地震空白域(じしんくうはくいき)は、地震活動の観点から「大地震の発生が期待されるにもかかわらず、一定期間にわたって地震が起きていない」エリアを指す地震学の用語です。英語では「seismic gap」と呼ばれ、次の大地震が発生しやすい危険区域を評価する指標の一つとして活用されています。
発生メカニズムとして、プレート境界などでは断層面に沿って地震エネルギーが蓄積されます。断層の一部の区間でエネルギーが解放されないまま歪みが溜まり続けると、周辺の活発な区間と対照的な「静穏域」が浮かび上がります。この静穏化が長期にわたるほど、未解放のエネルギーが蓄積している可能性が高まると考えられています。

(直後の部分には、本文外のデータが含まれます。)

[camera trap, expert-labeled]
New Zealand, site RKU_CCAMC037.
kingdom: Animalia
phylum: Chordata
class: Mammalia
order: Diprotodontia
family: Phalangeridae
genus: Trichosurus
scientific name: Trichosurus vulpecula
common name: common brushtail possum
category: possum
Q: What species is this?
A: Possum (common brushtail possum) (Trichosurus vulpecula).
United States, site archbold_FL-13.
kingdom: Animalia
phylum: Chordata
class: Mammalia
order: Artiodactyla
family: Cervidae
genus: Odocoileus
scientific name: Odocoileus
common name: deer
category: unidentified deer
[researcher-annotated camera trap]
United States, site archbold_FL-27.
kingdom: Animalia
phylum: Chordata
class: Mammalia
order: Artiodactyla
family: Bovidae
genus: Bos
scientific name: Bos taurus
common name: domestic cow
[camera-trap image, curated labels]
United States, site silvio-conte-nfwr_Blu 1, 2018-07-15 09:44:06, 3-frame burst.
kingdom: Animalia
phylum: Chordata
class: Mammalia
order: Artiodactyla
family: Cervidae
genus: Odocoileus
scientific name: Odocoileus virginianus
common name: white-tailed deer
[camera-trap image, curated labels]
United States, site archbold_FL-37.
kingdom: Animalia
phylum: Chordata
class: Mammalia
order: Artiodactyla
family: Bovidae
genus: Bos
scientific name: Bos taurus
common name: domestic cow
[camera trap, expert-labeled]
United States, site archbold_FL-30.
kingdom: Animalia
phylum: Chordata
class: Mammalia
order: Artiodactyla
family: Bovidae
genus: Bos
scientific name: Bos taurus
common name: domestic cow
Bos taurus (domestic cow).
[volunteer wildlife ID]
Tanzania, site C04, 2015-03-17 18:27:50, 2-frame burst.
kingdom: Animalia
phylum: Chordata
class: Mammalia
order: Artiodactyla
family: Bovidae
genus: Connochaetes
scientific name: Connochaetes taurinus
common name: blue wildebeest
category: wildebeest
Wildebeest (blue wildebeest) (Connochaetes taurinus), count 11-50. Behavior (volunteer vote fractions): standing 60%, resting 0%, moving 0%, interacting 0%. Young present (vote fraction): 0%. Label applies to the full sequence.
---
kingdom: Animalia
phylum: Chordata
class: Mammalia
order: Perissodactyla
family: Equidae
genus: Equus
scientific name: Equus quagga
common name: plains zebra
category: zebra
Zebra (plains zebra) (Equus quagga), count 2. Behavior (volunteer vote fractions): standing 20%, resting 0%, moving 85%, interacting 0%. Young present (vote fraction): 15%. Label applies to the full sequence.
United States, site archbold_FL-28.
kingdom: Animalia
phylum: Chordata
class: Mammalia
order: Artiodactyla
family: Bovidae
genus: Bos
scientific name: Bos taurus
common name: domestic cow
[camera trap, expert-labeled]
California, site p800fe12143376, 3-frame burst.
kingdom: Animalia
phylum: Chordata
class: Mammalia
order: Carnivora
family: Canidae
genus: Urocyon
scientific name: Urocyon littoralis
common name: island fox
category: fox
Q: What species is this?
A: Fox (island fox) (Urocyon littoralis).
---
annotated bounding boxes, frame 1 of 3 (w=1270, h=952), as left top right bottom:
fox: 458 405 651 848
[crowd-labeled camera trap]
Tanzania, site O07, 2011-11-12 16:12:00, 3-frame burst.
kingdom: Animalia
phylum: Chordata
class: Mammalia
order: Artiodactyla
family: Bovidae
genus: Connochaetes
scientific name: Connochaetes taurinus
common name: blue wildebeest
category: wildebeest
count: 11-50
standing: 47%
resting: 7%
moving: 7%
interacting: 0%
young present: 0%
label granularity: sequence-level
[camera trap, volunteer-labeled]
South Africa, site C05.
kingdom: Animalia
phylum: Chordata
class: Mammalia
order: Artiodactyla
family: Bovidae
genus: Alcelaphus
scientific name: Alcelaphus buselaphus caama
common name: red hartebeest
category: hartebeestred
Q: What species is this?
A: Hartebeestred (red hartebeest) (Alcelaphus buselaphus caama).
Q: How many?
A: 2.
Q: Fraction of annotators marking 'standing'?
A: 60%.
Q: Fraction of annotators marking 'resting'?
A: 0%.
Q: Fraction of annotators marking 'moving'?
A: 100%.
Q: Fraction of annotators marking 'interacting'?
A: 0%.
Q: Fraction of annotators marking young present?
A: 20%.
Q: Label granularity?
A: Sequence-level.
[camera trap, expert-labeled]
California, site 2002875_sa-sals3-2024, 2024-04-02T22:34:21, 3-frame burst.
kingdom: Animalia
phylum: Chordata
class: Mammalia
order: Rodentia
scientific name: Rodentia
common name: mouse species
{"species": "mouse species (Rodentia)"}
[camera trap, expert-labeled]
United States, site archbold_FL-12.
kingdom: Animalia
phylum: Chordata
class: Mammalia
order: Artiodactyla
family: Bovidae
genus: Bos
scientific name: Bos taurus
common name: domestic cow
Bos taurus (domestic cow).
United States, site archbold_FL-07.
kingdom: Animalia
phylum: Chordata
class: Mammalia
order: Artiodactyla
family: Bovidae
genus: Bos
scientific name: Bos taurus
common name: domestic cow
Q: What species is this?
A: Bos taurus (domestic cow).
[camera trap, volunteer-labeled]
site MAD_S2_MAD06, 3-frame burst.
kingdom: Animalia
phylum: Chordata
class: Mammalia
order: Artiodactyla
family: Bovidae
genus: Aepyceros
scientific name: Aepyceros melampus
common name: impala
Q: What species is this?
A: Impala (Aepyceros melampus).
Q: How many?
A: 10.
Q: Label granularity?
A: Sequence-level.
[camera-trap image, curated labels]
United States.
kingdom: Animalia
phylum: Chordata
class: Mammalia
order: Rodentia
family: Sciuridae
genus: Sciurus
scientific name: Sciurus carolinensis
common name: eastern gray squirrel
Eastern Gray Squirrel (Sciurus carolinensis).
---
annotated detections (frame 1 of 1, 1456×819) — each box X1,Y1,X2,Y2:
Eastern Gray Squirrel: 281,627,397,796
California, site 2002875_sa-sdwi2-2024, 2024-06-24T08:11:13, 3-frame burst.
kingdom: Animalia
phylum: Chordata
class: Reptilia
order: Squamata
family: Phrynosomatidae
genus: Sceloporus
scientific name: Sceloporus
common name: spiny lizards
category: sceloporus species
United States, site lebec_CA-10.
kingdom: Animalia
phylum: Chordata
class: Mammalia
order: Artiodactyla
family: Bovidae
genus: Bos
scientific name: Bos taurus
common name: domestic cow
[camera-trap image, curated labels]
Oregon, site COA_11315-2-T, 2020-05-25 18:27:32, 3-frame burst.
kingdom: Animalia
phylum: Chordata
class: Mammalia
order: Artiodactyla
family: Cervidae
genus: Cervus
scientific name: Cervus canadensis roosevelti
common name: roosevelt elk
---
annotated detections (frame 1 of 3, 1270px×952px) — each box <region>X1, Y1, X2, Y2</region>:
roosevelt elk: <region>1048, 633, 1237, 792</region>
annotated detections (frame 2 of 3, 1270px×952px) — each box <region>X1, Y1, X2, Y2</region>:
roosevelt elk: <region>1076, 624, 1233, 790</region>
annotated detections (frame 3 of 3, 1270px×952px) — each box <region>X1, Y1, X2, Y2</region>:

地震予測への応用として、地震空白域の概念は1970年代以降に注目されました。環太平洋地震帯の研究では、過去の大地震と空白域の対応関係が調べられています。ただし、空白域が必ず大地震を起こすとは限らず、予測精度には限界があることも指摘されています。
日本では南海トラフ沿いや日本海溝周辺の地震空白域が研究・監視されており、防災計画の立案に役立てられています。
使い方・例文
南海トラフ沿いでは、東海地方の特定区間が長期間大きな地震を起こしていない地震空白域として注目されており、次の巨大地震への備えを促す根拠の一つとなっています。